Passage shown ▸
=====

The Mac mini is not comparable to my system in specification or price and conflicts with your previous arguments on my other listings. The Mac mini does not have dedicated graphics memory, even half of the storage space or RAM or a sound card. Oh and its $160 more (see Apple Store U.S. online, Mac Mini Super Drive model).

Many Regards,
  Gareth Hale.


----------



## Kill Bill

Garethman!!` said:


> What problem do you have with me and the items I am trying to sell exactly? Does everyone on eBay selling computers get this treatment from you or have you saved this unreserved spate of unsubstantiated criticism especially for me? Have you had a bad experience in the past with buying computers from eBay and made it your mission to try and discredit every single one of them, or do you just hate me?
> Your arguments constantly conflict or simply don't stand up to scrutiny. Firstly you tell everyone I'm more expensive than established companies like Dell and HP and that they should buy from them, which is pure fantasy; I'm cheaper than equivalent products from either of these manufacturers! Furthermore, you then contradict that argument here by telling people to buy from Apple, who are hideously expensive and far more costly than either me or the other companies you've mentioned.
> I have a good feedback rating on eBay, better than many other vendors here and yet you appear to be on a mission to stop me selling anything, by assassinating my character and making comparison that simply are not true! As regards support, although I cannot claim to be a large business since when has their support be excellent anyway? One only need read look at the countless consumer protection organizations out there to see evidence of this. HP, Dell and/or their resellers are all guilty of offering bad support and unsatisfactory results for countless customers! My customers have access to myself through eBay, MSN, AIM, Skype and the telephone. They even know my address! Companies can collapse, and they do collapse but, unless I should pass away, I will be here to answer questions from my customers and help them with their problems.
> Sorry for an exceptionally long reply (one might even call it a rant) but I'm getting tired of this constant barrage of negative nonsense. If you can provide evidence from authoritative sources to backup your arguments I will gladly entertain them; I am not deaf to constructive criticism or well-founded concerns.

=====

Study questions ▸
[1] Could you extract the part of the forum thread between "The Mac mini is" and "Gareth Hale.", inclusive?
[2] How would you sum up the forum thread in two sentences?

Records excerpted from a collection

=====

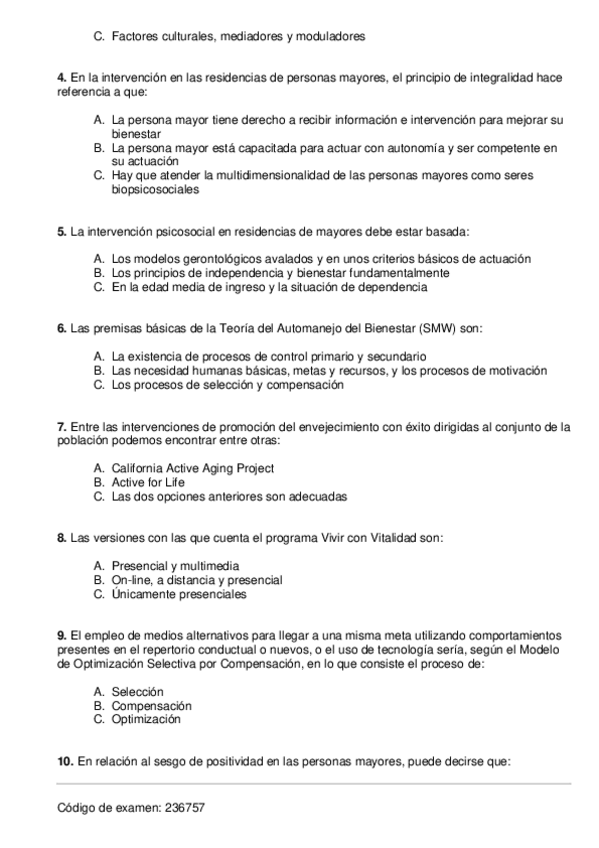 C. Factores culturales, mediadores y moduladores

4. En la intervención en las residencias de personas mayores, el principio de integralidad hace referencia a que:

A. La persona mayor tiene derecho a recibir información e intervención para mejorar su bienestar
B. La persona mayor está capacitada para actuar con autonomía y ser competente en su actuación
C. Hay que atender la multidimensionalidad de las personas mayores como seres biopsicosociales

5. La intervención psicosocial en residencias de mayores debe estar basada:

A. Los modelos gerontológicos avalados y en unos criterios básicos de actuación
B. Los principios de independencia y bienestar fundamentalmente
C. En la edad media de ingreso y la situación de dependencia

6. Las premisas básicas de la Teoría del Automanejo del Bienestar (SMW) son:

A. La existencia de procesos de control primario y secundario
B. Las necesidad humanas básicas, metas y recursos, y los procesos de motivación
C. Los procesos de selección y compensación

7. Entre las intervenciones de promoción del envejecimiento con éxito dirigidas al conjunto de la población podemos encontrar entre otras:

A. California Active Aging Project
B. Active for Life
C. Las dos opciones anteriores son adecuadas

8. Las versiones con las que cuenta el programa Vivir con Vitalidad son:

A. Presencial y multimedia
B. On-line, a distancia y presencial
C. Únicamente presenciales

9. El empleo de medios alternativos para llegar a una misma meta utilizando comportamientos presentes en el repertorio conductual o nuevos, o el uso de tecnología sería, según el Modelo de Optimización Selectiva por Compensación, en lo que consiste el proceso de:

A. Selección
B. Compensación
C. Optimización

10. En relación al sesgo de positividad en las personas mayores, puede decirse que:

Código de examen: 236757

=====

Results ▸
[1]
The Mac mini is not comparable to my system in specification or price and conflicts with your previous arguments on my other listings. The Mac mini does not have dedicated graphics memory, even half of the storage space or RAM or a sound card. Oh and its $160 more (see Apple Store U.S. online, Mac Mini Super Drive model).

Many Regards,
  Gareth Hale.

[2] Gareth Hale writes that the Mac mini isn't comparable to his system because it lacks dedicated graphics memory, has less than half the storage or RAM, has no sound card, and costs $160 more. A quoted post accuses a critic of making conflicting claims about prices compared with Dell, HP and Apple, points to the seller's good eBay feedback, and says customers can reach the seller through eBay, MSN, AIM, Skype and the telephone.